**USING THE INFORMATION**
**a.** Decide whether each statement agrees with the GM and Facebook passage. For each, answer yes or no and quote the passage's deciding words. (i) Ewanick was the one who decided against paid ads on Facebook. (ii) Batey split Chevrolet advertising between Goodby Silverstein and McCann Worldgroup. (iii) The "Chevy runs deep" campaign was changed to "Find new roads."
**b.** Carry on the GM and Facebook passage from its final sentence.

**SELECTED TEXT**
= = =

Mr. White explains that Facebook has put considerable effort into “cracking the mobile nut, so to speak.”  Big companies like GM can better target potential customers if they pair up with Facebook, he says.

So, what else caught GM’s attention?

Facebook’s latest additions proved attractive to the automobile maker, according to valuewalk.com.

“Another key feature is the introduction of FBX ad-exchange, which inserts highly targeted promos into the users’ timeline. It increased the likelihood of users seeing and clicking more ads,” writes Vikas Shukla of valuewalk.  

As was mentioned before, it was GM's Mr. Ewanick that decided against paid ads on Facebook. Ewanick was forced to leave GM last July after not giving full disclosure with regards to Chevy’s sponsorship of the soccer team Manchester United.

GM replaced him with Alan Batey, who has reversed many of Ewanick’s decisions.

In addition to returning to Facebook, Mr. Batey has also reversed Ewanick’s decision to split Chevrolet advertising between Goodby Silverstein and McCann Worldgroup, consolidating it under McCann and changed the “Chevy runs deep” campaign to “Find new roads.”

= = =

**PROVIDED DATA**
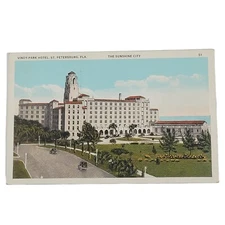 Vinoy Park Hotel Postcard St Petersburg Florida The Sunshine City Unposted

= = =

**ANSWERS TO THIS EXERCISE**
**a.**
(i) Yes: "it was GM's Mr. Ewanick that decided against paid ads on Facebook"
(ii) No: "Mr. Batey has also reversed Ewanick’s decision to split Chevrolet advertising between Goodby Silverstein and McCann Worldgroup, consolidating it under McCann"
(iii) Yes: "changed the “Chevy runs deep” campaign to “Find new roads.”"

**b.**
Mobile ads are becoming a big part of Facebook’s revenue. The recent unveiling of Facebook’s Home app could further cement its seat in the app-universe. The social-network giant estimates that 23 percent of its ad revenue in the fourth quarter came from mobile ad, according to CNN.

Will Facebook and GM stay together this time? Nothing is certain; the ads are, after all, a test-run. However, with the ad market turning digital, Facebook could play a much bigger part in many companies's ad plans.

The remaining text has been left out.